Share your dilemmas and get honest opinions from other Mumsnetters.

there's never been a worse time to be young and British, your screwed if your under 30

318 replies

lhldn · 18/11/2014 10:12

OK the title is taken from a torygraph article, but I do find myself agreeing with it and being sad for the next generation.
www.telegraph.co.uk/men/thinking-man/11231796/If-youre-under-30-bad-luck.-Youre-screwed.html
We’re all becoming depressingly familiar with the results of these policies. The single worst (and most easily grasped) problem is housing. Our housing market has become an in-and-out club. If you’re over 50, in addition to your primary residence, you may well own a couple of buy-to-lets which will augment your already well-upholstered pension. If you’re under 30, you’re screwed.
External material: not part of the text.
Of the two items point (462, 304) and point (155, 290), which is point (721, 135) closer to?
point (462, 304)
If you’re under 30 in London, you’re super-screwed. You’ll be in your 40s before you’ve saved enough to buy a dump in Catford. And even then it’s likely that you’ll be outbid by a buy-to-let investor or, increasingly and tragically, refused a mortgage because you’re too old.

A long list of policies across three very different governments has got us here. The “one off” sale of council houses to make us all Tories in the 1980s - over two million homes that went cheap, often criminally cheap. The bottom three rungs cut off the ladder, the proceeds pocketed and the houses never replaced. Even so, property was still cheap back then – and if the housing market was anything like a free market, we might still be alright.
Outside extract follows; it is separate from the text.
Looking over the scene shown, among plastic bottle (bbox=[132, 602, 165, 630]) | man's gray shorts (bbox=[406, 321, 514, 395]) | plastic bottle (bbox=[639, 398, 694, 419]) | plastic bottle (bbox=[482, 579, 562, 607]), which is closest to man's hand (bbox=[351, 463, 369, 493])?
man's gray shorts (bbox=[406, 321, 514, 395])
However, for all their devotion to the free market, our leaders have shown no interest in allowing the housing market to function this way. Rather, each year, we build a tiny fraction of what is needed ensuring prices march endlessly upwards. We have no coherent national housing plan. Our planning system is a mess. We have artificially low interest rates. We sell homes off-plan to foreign investors and don’t build enough to house the immigrants who are vital to our economy. The result is an cruelly dysfunctional market – and one which works brilliantly for your parents.

In tandem with this, over the last few years we’ve done a great job of increasing the wage gap between age groups. Guess who low wages hurt? Not people in their 50s and 60s. In fact, they actually help older people as they as more likely to be investors and employers. So, there’s no house for you, but the people who vote can afford a cleaner for their holiday home.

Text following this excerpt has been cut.